Кругом всё ровное, без леса и холмов, раскалённый до трещин чернозём, поля и поля, дорога и лощинка, раскалённый стрекот всякой всячины… И ровно в центре, в небе над этой плоскостью, будто на геометрической модели какой-то или на картине Магритта, раскалённый шар солнца…
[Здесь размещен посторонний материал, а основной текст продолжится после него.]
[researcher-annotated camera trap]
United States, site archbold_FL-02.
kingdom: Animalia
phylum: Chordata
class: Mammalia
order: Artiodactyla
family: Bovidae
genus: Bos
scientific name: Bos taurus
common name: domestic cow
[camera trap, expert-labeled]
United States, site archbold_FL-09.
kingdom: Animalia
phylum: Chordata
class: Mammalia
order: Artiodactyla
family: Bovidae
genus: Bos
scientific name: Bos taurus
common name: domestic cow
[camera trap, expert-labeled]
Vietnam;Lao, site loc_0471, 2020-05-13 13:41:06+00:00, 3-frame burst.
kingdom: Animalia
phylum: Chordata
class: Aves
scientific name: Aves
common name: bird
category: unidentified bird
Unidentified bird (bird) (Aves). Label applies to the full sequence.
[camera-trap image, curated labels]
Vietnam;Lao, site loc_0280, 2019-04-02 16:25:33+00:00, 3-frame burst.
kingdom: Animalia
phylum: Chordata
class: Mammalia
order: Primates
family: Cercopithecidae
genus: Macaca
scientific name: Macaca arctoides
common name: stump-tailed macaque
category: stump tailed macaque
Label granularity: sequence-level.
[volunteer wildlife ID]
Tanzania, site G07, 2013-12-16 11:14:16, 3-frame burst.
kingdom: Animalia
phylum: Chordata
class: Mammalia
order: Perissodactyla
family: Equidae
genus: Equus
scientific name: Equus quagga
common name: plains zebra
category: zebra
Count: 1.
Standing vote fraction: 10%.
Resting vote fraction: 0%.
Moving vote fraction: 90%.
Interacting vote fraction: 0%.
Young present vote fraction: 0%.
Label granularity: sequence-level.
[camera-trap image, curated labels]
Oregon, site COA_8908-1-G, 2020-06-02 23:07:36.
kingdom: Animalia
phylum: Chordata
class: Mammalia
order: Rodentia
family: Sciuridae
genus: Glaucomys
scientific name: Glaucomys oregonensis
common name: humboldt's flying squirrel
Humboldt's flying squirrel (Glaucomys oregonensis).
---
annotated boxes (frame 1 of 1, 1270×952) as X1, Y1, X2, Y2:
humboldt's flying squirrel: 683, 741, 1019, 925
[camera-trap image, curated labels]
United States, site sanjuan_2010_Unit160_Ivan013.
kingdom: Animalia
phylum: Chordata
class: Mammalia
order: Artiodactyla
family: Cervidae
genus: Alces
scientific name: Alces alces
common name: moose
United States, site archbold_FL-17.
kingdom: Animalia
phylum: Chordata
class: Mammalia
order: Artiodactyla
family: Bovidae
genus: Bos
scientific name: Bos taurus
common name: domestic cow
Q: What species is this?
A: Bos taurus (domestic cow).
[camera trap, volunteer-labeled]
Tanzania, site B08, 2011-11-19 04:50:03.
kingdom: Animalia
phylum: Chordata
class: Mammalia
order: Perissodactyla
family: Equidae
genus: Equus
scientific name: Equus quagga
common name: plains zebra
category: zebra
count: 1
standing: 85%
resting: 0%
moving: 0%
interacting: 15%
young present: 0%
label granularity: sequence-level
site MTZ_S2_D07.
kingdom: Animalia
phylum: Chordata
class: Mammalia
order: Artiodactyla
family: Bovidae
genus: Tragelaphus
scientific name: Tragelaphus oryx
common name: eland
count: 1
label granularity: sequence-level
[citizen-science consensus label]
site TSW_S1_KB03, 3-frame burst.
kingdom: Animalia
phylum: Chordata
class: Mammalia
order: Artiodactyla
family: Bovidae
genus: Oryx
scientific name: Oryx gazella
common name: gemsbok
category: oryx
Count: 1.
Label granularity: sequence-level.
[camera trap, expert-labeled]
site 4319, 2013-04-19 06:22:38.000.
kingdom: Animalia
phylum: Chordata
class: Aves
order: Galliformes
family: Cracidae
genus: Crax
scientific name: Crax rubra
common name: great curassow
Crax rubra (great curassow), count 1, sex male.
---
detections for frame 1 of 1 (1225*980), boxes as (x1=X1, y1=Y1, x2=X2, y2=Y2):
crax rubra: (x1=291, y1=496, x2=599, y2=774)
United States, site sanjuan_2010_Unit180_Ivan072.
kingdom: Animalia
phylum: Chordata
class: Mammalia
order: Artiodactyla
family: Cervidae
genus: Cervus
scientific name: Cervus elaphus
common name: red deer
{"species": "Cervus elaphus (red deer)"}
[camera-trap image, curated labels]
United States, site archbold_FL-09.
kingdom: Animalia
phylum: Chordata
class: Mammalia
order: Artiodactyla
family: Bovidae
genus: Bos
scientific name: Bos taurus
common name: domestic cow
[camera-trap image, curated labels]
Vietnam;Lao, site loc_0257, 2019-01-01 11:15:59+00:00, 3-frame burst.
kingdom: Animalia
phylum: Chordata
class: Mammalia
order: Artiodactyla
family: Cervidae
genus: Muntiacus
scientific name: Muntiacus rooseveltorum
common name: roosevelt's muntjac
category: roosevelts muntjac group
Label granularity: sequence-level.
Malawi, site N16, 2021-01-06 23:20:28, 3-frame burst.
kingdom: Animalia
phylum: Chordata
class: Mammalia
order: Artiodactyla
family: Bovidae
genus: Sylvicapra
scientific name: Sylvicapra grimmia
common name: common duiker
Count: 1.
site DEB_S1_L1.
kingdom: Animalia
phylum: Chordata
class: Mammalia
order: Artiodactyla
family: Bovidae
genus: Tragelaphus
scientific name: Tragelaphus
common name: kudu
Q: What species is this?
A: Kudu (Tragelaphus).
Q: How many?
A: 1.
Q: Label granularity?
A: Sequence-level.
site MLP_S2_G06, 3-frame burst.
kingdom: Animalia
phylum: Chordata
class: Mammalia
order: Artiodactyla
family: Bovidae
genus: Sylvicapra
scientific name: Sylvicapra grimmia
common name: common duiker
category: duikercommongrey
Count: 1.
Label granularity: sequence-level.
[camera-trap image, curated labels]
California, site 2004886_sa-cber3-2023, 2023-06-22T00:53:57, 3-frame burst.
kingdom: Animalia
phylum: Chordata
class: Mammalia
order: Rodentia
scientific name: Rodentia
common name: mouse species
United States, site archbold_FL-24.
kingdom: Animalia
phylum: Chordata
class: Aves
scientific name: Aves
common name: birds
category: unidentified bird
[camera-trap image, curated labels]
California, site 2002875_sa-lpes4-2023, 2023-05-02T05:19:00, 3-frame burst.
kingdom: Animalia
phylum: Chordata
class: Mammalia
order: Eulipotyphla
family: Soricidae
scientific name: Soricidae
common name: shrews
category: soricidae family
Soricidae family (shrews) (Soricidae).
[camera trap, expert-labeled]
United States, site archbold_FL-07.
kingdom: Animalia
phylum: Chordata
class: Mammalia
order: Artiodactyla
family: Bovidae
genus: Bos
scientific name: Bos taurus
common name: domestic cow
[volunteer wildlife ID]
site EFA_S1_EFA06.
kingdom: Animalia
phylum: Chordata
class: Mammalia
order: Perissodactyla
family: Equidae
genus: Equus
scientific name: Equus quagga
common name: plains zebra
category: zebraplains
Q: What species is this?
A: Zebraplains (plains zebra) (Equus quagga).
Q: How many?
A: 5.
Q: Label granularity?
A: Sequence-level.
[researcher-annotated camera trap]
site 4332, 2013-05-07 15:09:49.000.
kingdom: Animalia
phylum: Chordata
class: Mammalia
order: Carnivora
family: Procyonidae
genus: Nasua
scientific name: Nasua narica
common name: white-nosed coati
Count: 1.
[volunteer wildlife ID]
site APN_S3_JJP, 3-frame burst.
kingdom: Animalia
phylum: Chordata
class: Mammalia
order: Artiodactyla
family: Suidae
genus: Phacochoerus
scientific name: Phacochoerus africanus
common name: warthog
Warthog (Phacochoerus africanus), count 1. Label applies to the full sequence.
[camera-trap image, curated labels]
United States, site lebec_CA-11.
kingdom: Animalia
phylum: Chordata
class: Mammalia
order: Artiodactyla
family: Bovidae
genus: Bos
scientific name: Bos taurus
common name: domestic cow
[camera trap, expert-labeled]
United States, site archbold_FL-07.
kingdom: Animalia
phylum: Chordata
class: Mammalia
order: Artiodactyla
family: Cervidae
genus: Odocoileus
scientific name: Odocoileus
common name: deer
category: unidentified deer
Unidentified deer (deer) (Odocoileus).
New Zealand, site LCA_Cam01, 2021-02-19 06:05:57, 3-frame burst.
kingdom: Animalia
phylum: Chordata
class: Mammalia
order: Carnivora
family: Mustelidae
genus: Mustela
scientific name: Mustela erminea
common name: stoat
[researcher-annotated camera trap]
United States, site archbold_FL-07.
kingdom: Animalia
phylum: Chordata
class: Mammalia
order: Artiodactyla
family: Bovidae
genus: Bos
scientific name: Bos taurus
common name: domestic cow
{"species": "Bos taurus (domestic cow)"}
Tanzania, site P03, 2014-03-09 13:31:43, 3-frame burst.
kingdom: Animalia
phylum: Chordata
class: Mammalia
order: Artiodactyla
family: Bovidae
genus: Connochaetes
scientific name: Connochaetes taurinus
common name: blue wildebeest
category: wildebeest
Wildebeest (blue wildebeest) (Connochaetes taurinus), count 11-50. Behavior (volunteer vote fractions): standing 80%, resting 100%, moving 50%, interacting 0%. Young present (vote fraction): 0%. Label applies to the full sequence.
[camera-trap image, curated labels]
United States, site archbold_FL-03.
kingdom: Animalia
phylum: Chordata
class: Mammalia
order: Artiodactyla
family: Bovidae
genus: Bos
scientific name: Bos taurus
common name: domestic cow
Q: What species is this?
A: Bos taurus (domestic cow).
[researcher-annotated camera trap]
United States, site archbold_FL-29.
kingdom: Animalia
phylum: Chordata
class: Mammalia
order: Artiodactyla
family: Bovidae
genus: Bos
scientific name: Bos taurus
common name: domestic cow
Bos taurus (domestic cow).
Впрочем, я помню и другие декорации, осенне-мрачные. Пасти мне доводилось лет с семи-восьми и лет до девятнадцати, наверное. Вот вспоминается, что курсе на первом-втором, приезжая на выходные, был вынужден их проводить с коровами в поле: октябрь-месяц, свинцово пасмурно, всё раскисло от сырости и дождя, или ноябрьские праздники – морозяк уже, утром изморозь… И травы-то почти нет, чёрная пахота полей, столь же прозаическая, колеи тракторные, грязища в колено, только какие-нибудь бодулыжки подсолнечника или гурты свёклы – они-то бурёнок и привлекают… Зато это последние уже дни очереди (кому не повезёт, так сказать), они короткие – часов до четырёх и домой… И вспомнить всё это почему-то хочется!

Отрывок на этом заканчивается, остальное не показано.